Artikel:
**********

CERITA SMA (Bagian 2); Lagu India Menggema hingga Harus Air Matang



Kami tumbuh besar di sebuah desa yang punya kekhasan dalam menikmati musik. Lagu dangdut dan lagu-lagu dari Negeri Jiran, Malaysia, justru menjadi kiblat kami. Maka saat itu, jangan tanya soal Dewa 19, Padi, Sheila On 7, atau yang saat itu cukup digemari Westlife. 


Tapi kalau ditanya Fazal Dath, Ona Sutra, Rhoma Irama, Mansur S, Hamdan ATT, Manis Manja Group, pasti di luar kepala kami. Atau grup-grup dari Malaysia seperti Arrow, Slem, Stings, atau lagu-lagu yang tidak pernah kami lihat wujudnya tapi cukup familiar di telinga, selalu kami nyanyikan di tongkrongan, atau ketika menunggu guru saat pergantian jam pelajaran sekolah. Dulu tampilan visual lewat VCD atau player lainnya, tidak ada. Hanya dari kaset, dan liriknya biasanya ada di sampulnya.


Saban hari menunggu guru datang di kelas, saat kami masih duduk di SMPN 2 Bolo (kini SMPN 1 Madapangga, seiring pemekaran kecamatan), lagu-lagu Malaysia adalah santapan yang selalu menjadi penghibur. Ketukan di meja adalah iringan musiknya. Saya tidak tahu persis, kenapa justru lagu-lagu Malaysia begitu populer di kampung kami. Mungkin saja karena beberapa orang kampung kami yang mengadu nasib sebagai TKI di Malaysia yang membawa lagu-lagu tersebut.


Pasca Reformasi 1998, bisa dibilang kampung kami sedikit 'terisolasi' dari perkembangan hiburan dan informasi. Saat peristiwa 1998, saya sendiri masih suka menyaksikan situasi Tanah Air dari berita di televisi. Cukup membekas waktu itu, adalah RCTI lewat Seputar Indonesia yang menyajikan berita-berita. Peristiwa Reformasi cukup teringat bagi saya pribadi. Dari situ ketertarikan terhadap politik, mulai terbangun. Di kampung kami, untuk menangkap siaran-siaran selain TVRI, harus menggunakan parabola. Sayangnya, memasuki awal tahun 2000, perlahan-lahan siaran tv-tv swasta di parabola mulai hilang. 


Masih ingat saat itu, yang terakhir adalah RCTI. Ketika itu masih duduk di bangku SMP kelas 2. Untuk menonton pertandingan sepakbola Liga Italia, selalu diacak. Jadinya, untuk mengetahui hasil pertandingan, saya baru bisa update keesokan harinya. Harus menyaksikan tayangan One Stop Football yang dilanjutkan dengan siaran khusus soal liga Italia, saya lupa nama programnya.

**********

Tugas yang Diberikan A: Menurut artikel, siaran televisi swasta apa yang terakhir hilang dari parabola di kampung tersebut?
Tugas yang Diberikan B: Tuliskan ulang secara persis bagian artikel mulai dari "CERITA SMA (Bagian" hingga "ada di sampulnya.".
Gunakan artikel ini saja sebagai sumber jawaban.

Cuplikan Data:
**********

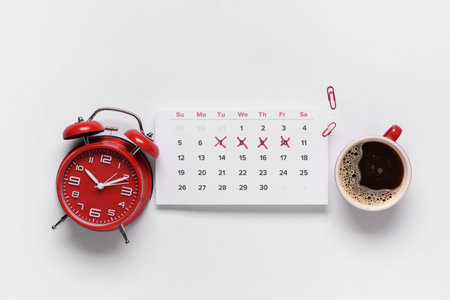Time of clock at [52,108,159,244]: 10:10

**********

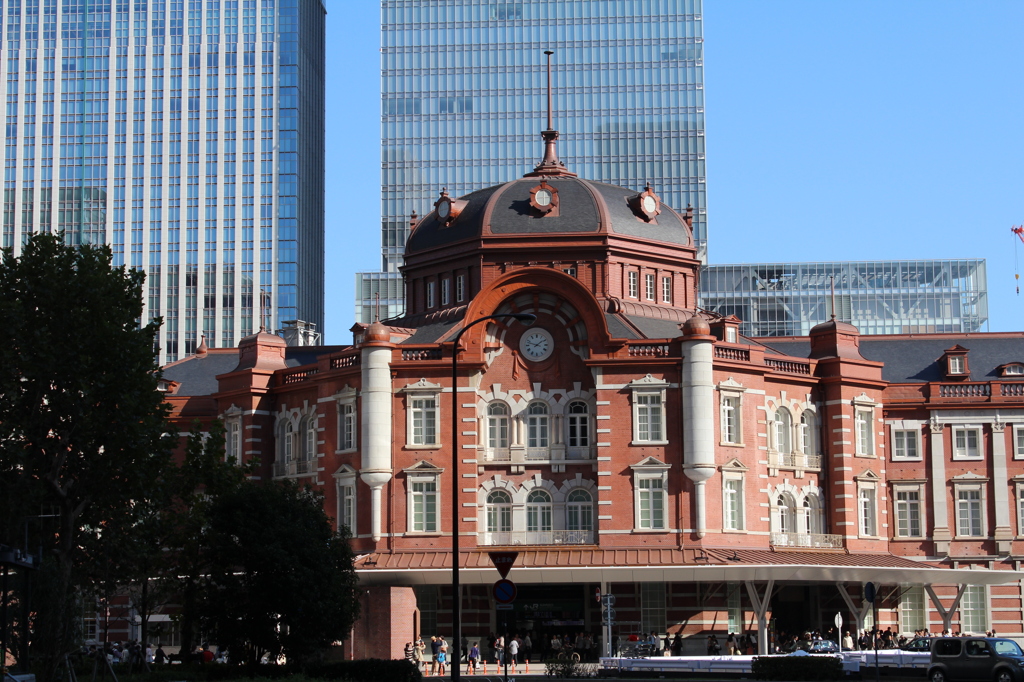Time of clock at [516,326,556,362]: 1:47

**********

Jawaban yang Benar A: RCTI.

Jawaban yang Benar B:
CERITA SMA (Bagian 2); Lagu India Menggema hingga Harus Air Matang



Kami tumbuh besar di sebuah desa yang punya kekhasan dalam menikmati musik. Lagu dangdut dan lagu-lagu dari Negeri Jiran, Malaysia, justru menjadi kiblat kami. Maka saat itu, jangan tanya soal Dewa 19, Padi, Sheila On 7, atau yang saat itu cukup digemari Westlife. 


Tapi kalau ditanya Fazal Dath, Ona Sutra, Rhoma Irama, Mansur S, Hamdan ATT, Manis Manja Group, pasti di luar kepala kami. Atau grup-grup dari Malaysia seperti Arrow, Slem, Stings, atau lagu-lagu yang tidak pernah kami lihat wujudnya tapi cukup familiar di telinga, selalu kami nyanyikan di tongkrongan, atau ketika menunggu guru saat pergantian jam pelajaran sekolah. Dulu tampilan visual lewat VCD atau player lainnya, tidak ada. Hanya dari kaset, dan liriknya biasanya ada di sampulnya.